Drug metabolism and disposition: the biological fate of chemicals (2009-05-15)
R Scott Obach
ABSTRACT

During an investigation of the in vitro glucuronidation of benoxaprofen by human liver S-9 fraction, an unusual drug-related entity possessing a protonated molecular ion that was 74 mass units greater than the parent drug was observed. It was identified as the glycerol ester of benoxaprofen. Formation of this entity required inclusion of uridine diphosphoglucuronic acid (UDPGA) in the incubation, suggesting the formation of benoxaprofen acyl glucuronide followed by transesterification with the glycerol present in the incubation due to its presence as a stabilizer for liver subcellular fractions. Formation occurred during the sample work-up procedure while the samples were subjected to evaporation in vacuo, which does not remove glycerol.

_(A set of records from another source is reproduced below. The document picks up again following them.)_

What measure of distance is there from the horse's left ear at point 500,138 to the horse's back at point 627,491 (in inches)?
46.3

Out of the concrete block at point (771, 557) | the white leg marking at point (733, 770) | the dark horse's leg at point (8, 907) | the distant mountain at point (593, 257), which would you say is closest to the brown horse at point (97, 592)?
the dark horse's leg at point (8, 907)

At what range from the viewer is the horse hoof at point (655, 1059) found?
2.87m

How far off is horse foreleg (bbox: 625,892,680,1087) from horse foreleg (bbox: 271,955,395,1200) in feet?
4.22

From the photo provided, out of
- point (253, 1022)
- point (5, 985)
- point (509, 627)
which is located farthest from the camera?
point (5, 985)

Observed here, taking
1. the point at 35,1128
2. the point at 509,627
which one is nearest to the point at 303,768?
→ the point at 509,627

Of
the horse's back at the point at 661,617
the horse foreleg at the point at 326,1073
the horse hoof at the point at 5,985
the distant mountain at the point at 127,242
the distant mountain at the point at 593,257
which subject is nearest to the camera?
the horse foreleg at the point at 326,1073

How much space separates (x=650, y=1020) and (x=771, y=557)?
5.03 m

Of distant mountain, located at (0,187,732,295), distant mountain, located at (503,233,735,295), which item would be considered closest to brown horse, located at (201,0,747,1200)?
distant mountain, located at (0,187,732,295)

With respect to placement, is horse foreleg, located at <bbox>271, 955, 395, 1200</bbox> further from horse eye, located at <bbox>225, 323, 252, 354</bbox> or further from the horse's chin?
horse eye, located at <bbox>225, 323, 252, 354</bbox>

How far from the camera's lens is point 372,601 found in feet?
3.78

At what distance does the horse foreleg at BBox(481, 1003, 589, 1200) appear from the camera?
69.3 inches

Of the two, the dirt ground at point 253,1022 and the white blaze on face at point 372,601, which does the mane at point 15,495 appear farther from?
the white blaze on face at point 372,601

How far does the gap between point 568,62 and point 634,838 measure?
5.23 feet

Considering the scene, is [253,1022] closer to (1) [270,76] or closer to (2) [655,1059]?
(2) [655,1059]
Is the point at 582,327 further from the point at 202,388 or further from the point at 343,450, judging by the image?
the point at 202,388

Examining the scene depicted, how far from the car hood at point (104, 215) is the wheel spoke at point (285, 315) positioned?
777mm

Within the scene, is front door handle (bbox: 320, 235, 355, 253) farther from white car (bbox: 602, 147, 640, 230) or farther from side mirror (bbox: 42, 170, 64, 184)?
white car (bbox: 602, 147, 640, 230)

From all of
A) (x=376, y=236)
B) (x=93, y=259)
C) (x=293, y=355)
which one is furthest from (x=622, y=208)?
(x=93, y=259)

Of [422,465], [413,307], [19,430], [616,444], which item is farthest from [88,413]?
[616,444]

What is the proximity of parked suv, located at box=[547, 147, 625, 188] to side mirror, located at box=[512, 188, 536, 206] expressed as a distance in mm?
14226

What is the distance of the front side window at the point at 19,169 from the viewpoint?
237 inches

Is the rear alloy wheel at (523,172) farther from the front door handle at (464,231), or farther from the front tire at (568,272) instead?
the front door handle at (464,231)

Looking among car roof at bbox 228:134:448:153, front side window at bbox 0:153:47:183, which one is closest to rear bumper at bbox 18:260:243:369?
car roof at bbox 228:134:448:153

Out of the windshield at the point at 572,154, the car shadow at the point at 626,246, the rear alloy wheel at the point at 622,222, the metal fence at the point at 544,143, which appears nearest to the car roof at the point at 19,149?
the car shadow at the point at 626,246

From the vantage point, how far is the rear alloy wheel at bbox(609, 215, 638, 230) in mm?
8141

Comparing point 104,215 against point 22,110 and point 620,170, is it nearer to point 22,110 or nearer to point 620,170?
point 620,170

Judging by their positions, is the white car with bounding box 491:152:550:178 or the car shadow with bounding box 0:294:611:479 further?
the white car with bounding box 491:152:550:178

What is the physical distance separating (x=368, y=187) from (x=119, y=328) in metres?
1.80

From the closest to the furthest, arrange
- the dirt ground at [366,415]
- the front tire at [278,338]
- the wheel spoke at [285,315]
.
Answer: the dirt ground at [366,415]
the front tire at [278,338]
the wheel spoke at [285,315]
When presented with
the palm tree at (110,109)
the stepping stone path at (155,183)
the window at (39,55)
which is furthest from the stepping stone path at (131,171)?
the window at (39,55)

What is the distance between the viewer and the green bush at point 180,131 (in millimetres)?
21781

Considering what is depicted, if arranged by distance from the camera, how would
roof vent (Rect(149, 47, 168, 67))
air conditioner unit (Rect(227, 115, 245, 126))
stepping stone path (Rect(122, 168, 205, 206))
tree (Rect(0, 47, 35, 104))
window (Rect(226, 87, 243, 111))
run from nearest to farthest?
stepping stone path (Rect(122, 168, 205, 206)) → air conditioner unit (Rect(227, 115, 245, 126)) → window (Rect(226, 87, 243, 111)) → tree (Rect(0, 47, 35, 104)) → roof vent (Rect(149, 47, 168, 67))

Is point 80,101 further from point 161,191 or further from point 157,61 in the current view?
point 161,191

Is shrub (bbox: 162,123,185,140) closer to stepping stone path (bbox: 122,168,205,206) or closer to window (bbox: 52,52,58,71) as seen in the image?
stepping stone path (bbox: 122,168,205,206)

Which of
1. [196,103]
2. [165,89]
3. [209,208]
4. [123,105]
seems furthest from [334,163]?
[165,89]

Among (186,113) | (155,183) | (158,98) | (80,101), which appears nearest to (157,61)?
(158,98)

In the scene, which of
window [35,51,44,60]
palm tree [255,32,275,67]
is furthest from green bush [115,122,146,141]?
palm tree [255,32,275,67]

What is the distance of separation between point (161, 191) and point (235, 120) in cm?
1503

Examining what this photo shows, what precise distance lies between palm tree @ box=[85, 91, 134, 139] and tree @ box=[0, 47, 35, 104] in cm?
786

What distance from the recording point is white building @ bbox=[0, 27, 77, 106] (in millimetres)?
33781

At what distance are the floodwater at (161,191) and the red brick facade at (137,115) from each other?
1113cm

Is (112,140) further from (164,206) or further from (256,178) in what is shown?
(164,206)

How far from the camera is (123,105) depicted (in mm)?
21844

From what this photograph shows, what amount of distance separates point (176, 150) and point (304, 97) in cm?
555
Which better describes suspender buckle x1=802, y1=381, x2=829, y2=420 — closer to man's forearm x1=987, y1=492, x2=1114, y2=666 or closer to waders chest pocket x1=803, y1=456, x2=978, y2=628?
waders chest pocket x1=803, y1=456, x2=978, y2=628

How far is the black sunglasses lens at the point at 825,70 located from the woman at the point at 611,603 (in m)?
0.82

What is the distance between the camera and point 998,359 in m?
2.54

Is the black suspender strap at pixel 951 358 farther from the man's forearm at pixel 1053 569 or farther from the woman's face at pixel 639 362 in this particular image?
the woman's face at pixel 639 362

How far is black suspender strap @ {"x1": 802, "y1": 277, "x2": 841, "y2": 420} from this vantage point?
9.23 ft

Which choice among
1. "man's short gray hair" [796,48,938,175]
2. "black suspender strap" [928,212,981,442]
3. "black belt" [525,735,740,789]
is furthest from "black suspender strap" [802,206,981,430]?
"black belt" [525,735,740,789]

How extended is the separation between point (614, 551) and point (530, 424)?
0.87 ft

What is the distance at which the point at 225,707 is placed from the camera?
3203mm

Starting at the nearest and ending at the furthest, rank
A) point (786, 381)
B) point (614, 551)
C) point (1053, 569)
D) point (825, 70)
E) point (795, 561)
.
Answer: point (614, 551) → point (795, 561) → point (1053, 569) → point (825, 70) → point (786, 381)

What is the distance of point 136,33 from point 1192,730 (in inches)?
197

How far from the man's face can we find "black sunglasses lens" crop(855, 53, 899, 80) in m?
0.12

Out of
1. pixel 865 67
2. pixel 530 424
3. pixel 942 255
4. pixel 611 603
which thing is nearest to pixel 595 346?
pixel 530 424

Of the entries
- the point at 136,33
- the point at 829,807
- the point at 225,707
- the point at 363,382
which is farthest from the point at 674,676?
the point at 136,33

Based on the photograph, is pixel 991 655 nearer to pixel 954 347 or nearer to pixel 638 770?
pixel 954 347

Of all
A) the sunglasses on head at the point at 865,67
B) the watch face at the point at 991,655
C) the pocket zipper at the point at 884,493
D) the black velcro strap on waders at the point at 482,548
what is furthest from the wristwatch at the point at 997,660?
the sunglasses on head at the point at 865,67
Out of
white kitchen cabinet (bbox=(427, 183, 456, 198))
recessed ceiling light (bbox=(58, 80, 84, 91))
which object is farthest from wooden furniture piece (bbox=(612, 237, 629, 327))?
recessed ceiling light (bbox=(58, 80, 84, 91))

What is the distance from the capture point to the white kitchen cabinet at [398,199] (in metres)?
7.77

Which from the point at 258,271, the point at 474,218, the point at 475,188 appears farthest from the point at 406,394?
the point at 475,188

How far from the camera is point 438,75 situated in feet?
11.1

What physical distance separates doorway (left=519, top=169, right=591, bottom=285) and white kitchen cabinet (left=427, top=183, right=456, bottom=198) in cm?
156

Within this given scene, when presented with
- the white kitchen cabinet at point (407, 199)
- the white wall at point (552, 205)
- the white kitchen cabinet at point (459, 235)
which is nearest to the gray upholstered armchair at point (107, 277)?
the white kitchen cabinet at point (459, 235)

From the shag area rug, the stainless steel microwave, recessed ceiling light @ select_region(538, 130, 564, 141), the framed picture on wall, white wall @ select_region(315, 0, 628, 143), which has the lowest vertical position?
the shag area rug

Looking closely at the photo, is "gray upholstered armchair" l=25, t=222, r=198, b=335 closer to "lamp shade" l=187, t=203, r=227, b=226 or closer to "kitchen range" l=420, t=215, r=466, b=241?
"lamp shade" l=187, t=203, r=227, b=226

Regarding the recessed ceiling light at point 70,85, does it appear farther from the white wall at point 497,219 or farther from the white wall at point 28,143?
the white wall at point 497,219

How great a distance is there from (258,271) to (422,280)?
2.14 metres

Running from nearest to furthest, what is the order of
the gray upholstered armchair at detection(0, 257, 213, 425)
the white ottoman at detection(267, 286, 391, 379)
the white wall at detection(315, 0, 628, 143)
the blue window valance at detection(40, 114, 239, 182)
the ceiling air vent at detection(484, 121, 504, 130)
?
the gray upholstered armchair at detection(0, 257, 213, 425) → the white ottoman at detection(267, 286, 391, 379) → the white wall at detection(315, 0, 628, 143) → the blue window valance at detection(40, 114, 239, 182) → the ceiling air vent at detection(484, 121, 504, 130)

Conversion of purified benoxaprofen acyl glucuronide to the glycerol ester was demonstrated in glycerol at 37 degrees C. Other drugs that are converted to acyl glucuronides in vitro (diclofenac, mefenamic acid, tolmetin, and naproxen) were also shown to form corresponding glycerol esters when incubated with human liver S-9 fraction and UDPGA. The potential formation of glycerol esters of carboxylic acid drugs undergoing acyl glucuronidation in vitro represents an experimental artifact to which drug metabolism scientists should be aware.